Tables of data can be downloaded by users wishing to perform their own calculations. Correspondence can be threaded thematically across several issues. And a new phenomenon has developed - skywriting - in which fellow academics can add their own comments, views and experimental reports to the end of a published article, turning a paper into a debate or a collaboration.
This new way of publishing produces problems for librarians seeking to impose bibliographic control. To them, it is desirable that individual discrete titles should continue. But this model is under tremendous pressure to yield to the amorphous mass model of the electronic pre-print archives which have developed to serve researchers over the last few years.
Another issue which worries librarians more than ever at present is funding.

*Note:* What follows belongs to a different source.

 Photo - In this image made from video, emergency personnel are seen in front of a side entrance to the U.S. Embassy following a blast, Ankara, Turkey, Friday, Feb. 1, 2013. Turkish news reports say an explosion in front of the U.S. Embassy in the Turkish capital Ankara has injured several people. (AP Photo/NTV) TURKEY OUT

What will become of the book funds when the balance between access to materials and holdings on shelves tips in favour of access? What model will replace the current formula-based division of resources between monographs, serials and CD-Roms?
CHEST (the Combined Higher Education Software Team) points the way with its model of blanket licensing paid for by collaborative funding. The academic community has decided that online services which benefit all members, such as the ISI suite of citation indexes and other bibliographic databases, should be paid for collaboratively by a leasing agreement with the data providers. This costs each participating university several thousand pounds each year. In exchange, each site is licensed to offer free and unlimited use of the bibliographic services to all its users. Libraries are discovering that cooperation means strength, and in the current climate it makes financial sense to act as a unit. This is after all the model which underlies the community's national backbone, the JANET network.

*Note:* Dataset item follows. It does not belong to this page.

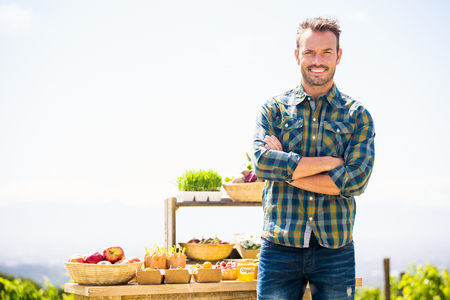 looking for job: Portrait of smiling young man with arms crossed standing at farm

Is the end of libraries nigh? James Thompson, then librarian at the University of Reading, posed this question as long ago as 1982. Where public and national libraries are concerned, the function of managing a shared pool of publications does not seem in any risk of being superseded by digital publication in the foreseeable future. In university libraries, on the other hand, those who work mainly at the information-matching task are likely to become "information consultants".

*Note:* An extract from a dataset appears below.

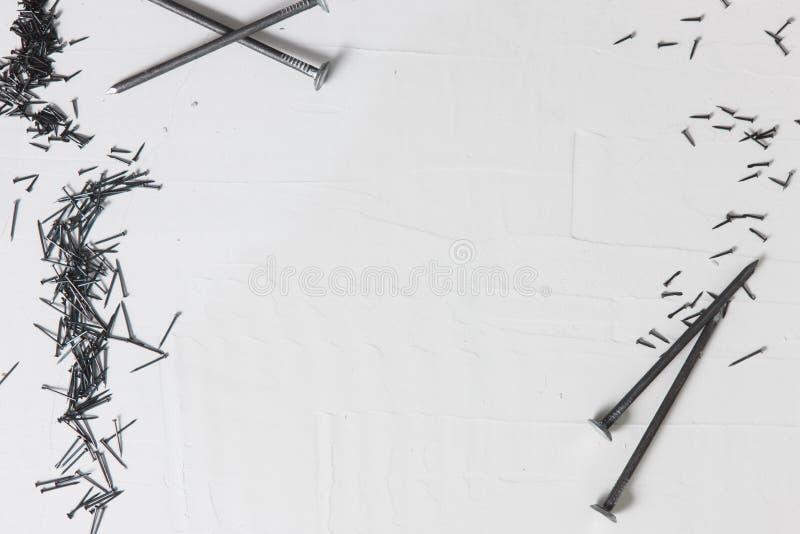 Gwoździe na bielu, budowy tło, rama obrazy stock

This function of librarianship seems inevitably bound up with the history of computing. Traditional university libraries may be likened to the massive early computers which filled whole rooms. Operators in white coats jealously guarded these beasts and made them work, in much the same way as librarians were once regarded as professionals whose mission in life seemed to be the denial of access to the mountainous closed collections which they protected with their ferociously unfriendly card catalogues.
Today, computer scientists are creative professionals whose efforts are expended in making software applications which are as friendly and intuitive as possible. Librarians and information professionals, too, are moving in the direction of becoming experts whose role it is to provide creative solutions to information needs. They have the expertise. They must work to keep abreast with the explosion of new resources available on the Net, evaluating and assessing each new resource in the subject areas represented in their institutions, with a view to the needs of their users. This is a hugely challenging and stimulating task.
John MacColl is deputy librarian, University of Abertay Dundee, and managing editor of Ariadne.